Marine Le Pen à Roye (Somme) ce jeudi.

Marine Le Pen à Roye (Somme) ce jeudi. - THOMAS SAMSON / AFP

Deux lauréats français du prix de la Banque de Suède en sciences économiques, Jean Tirole et Esther Duflo, contestent la pertinence des propositions de Marine Le Pen en la matière, dans Libération.

Le programme économique de Marine Le Pen est injuste et inopérant. Les économistes nobélisés Jean Tirole et Esther Duflo partagent ce constat, dans des entretiens publiés dans Libération, à deux jours du second tour.

Interrogés sur les conséquences économiques d’une élection de la candidate du Rassemblement National, Jean Tirole considère qu’il y a un risque de mise au banc de la France en Europe.

“Son programme est un Frexit déguisé. Il enfreint de nombreuses règles communautaires, ce qui serait inacceptable [pour] les autres pays européens”.

Si la candidate affirme tenir un programme budgétaire parfaitement à l’équilibre -68 milliards d’euros de nouvelles dépenses et 68 milliards de nouvelles recettes-, le prix Nobel d’économie 2014 estime qu’il s’agit d’un calcul hasardeux. “Les dépenses du programme de Marine Le Pen sont essentiellement de la consommation, elles ne sont pas tournées vers des investissements pour l’avenir.”

Une hausse des inégalités

Esther Duflo, économiste nobelisée en 2019, pointe elle, l’inégalité des mesures proposées par Marine Le Pen. “Hormis la revalorisation des petites retraites et ses propos sur le handicap, la plupart de ses autres mesures profiteraient à des gens dans des dynamiques positives, ceux qui travaillent.” Selon Esther Duflo, la politique de la candidate RN tient moins dans la défense des plus pauvres que dans “l’éthique du ‘travailler plus pour gagner plus’ de Sarkozy".

Quant à l’idée d’exonérer d’impôt sur le revenu les moins de 30 ans, Jean Tirole juge que “c’est délirant”. Les jeunes non-imposables ne sont évidemment pas concernés. Résultat, les principaux bénéficiaires de cette mesure sont les “très diplômés, qui travaillent dans des professions très rémunératrices”.

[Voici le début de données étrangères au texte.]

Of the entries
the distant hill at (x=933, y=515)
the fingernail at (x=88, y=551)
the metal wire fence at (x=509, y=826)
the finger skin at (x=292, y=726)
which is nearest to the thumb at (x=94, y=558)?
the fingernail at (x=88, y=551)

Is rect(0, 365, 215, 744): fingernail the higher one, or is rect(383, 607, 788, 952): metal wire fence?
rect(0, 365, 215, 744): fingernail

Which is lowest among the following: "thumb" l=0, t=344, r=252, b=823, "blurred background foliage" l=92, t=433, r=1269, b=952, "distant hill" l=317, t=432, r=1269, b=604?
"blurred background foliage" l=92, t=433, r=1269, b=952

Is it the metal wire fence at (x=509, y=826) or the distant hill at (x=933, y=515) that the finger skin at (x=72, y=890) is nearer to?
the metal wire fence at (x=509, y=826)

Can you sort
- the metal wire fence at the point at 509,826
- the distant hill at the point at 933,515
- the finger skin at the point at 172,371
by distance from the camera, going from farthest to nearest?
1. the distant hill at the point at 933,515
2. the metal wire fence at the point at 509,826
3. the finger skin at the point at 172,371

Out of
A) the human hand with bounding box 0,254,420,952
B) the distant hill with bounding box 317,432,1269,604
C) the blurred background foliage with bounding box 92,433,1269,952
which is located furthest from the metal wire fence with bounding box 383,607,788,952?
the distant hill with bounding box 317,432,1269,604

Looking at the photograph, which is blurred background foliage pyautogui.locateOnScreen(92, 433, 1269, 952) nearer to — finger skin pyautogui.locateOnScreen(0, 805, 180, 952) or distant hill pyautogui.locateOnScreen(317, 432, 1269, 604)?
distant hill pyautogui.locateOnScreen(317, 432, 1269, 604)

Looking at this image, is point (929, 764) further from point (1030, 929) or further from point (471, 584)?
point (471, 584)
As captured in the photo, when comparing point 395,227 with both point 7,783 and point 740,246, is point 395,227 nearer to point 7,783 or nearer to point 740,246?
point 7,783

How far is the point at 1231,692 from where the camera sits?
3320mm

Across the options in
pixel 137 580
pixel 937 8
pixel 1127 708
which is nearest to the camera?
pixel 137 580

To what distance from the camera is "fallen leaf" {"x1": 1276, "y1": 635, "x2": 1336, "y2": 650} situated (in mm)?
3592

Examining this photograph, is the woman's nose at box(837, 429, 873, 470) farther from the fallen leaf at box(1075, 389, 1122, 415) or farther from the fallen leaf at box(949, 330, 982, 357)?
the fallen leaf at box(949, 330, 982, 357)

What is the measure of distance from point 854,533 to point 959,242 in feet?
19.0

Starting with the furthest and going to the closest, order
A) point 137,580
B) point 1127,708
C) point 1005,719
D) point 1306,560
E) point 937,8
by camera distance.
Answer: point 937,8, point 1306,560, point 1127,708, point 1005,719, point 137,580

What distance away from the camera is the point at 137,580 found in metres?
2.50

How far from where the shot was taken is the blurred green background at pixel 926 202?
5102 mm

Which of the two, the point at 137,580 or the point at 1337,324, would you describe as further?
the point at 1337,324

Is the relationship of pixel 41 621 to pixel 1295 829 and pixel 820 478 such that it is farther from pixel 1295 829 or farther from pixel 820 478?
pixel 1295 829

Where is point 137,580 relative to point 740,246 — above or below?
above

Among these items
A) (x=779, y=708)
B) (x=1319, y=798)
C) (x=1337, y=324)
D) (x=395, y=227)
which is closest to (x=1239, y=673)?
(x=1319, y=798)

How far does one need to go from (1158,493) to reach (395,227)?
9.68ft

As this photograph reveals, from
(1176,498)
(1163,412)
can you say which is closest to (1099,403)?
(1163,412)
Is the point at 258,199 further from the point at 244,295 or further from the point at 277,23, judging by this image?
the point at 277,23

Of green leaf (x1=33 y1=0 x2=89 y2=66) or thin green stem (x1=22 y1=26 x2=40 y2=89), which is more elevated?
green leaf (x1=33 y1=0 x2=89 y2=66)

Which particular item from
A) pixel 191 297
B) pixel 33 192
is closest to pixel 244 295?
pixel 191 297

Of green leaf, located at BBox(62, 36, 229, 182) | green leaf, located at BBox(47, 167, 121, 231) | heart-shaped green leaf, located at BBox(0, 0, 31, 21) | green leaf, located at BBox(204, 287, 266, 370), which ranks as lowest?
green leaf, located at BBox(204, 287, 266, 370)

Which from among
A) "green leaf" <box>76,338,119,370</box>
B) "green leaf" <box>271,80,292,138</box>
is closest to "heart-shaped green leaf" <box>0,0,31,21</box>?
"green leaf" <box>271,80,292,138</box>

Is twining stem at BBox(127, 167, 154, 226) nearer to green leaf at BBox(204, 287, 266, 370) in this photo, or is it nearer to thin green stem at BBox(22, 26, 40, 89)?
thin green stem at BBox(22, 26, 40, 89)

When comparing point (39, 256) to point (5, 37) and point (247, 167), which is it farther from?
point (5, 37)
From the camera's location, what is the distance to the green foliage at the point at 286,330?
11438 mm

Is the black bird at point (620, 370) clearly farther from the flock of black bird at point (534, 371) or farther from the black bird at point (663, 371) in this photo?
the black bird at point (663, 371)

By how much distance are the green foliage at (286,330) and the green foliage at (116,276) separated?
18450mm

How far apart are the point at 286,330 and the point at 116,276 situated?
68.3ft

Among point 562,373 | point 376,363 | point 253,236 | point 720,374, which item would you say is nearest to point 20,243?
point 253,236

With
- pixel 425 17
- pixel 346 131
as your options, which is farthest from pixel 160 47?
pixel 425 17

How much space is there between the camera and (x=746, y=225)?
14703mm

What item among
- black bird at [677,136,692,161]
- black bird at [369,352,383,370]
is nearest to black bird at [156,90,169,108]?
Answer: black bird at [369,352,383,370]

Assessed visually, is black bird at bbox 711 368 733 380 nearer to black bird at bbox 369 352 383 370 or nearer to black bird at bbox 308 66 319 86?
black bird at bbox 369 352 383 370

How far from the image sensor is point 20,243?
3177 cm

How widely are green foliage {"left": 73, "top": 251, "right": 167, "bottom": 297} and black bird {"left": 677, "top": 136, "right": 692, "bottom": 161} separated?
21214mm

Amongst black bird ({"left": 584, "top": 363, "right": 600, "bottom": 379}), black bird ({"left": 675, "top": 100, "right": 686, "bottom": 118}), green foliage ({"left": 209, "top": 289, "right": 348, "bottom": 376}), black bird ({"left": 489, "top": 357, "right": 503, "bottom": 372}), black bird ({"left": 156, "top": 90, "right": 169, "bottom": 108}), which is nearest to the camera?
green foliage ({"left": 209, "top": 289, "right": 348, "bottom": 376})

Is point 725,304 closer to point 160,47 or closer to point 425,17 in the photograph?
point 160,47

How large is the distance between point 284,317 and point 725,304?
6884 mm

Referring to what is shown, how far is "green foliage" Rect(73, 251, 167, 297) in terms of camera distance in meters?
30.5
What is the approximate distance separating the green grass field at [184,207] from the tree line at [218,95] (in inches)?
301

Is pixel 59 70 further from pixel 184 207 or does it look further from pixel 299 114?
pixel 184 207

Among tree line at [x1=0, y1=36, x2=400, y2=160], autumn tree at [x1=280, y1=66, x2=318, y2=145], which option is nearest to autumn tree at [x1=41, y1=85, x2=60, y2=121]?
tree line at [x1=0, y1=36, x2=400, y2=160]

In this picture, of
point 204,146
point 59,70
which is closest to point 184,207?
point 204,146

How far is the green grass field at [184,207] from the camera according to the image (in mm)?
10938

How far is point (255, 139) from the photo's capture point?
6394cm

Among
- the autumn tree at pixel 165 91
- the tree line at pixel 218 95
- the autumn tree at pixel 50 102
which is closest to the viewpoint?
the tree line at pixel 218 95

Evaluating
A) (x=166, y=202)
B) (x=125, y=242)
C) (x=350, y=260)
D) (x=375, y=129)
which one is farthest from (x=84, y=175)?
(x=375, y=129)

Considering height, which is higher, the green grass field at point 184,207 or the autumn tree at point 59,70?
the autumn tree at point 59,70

Des idées mises en avant par Marine Le Pen dans son programme économique, la baisse de la TVA à 5,5% pour les carburants et même à 0% pour un panier de 100 produits de première nécessité est l’une des plus symboliques. Pour autant, “ce n'est pas en encourageant les gens à consommer davantage d’essence qu’il sera résolu, d’autant plus qu’en baissant la TVA, on aide les pays producteurs de pétrole et de gaz, comme la Russie”, estime Jean Tirole. Il préconise d’utiliser plutôt les chèques énergie.

Celle qui a obtenu le prestigieux prix cinq ans après partage ce constat. “Utiliser uniquement la TVA pour lutter contre une baisse du pouvoir d'achat n’aurait pas une incidence claire, puisque ce sont les gens qui consomment le plus qui paient le plus cette taxe sur la consommation. Donc réduire la TVA ferait un gros cadeau fiscal à ceux qui sont déjà plus riches”, prédit Esther Duflo.

L'impasse de la priorité nationale

S’il y a une “cohérence rhétorique” de son programme, il n’y en a “aucune du point de vue économique”, juge la spécialiste économique de la pauvreté. Surtout, la vision de Marine Le Pen pointe les étrangers du doigt, selon elle.

“Les études montrent que les étrangers ne 'coûtent rien' : la somme dépensée pour leurs prestations sociales est compensée par les cotisations qu’ils paient sur le travail”, défend Esther Duflo.

La préférence - ou priorité - nationale prônée par Marine Le Pen est un leurre, pense aussi Jean Tirole. “Elle nourrit une espèce d’espoir que la préférence nationale suffise à financer une grande partie de ses baisses d’impôts. Tous les contre-chiffrages suggèrent que c’est mythique, qu’elle ne peut pas non plus y croire elle-même”, répond Jean Tirole.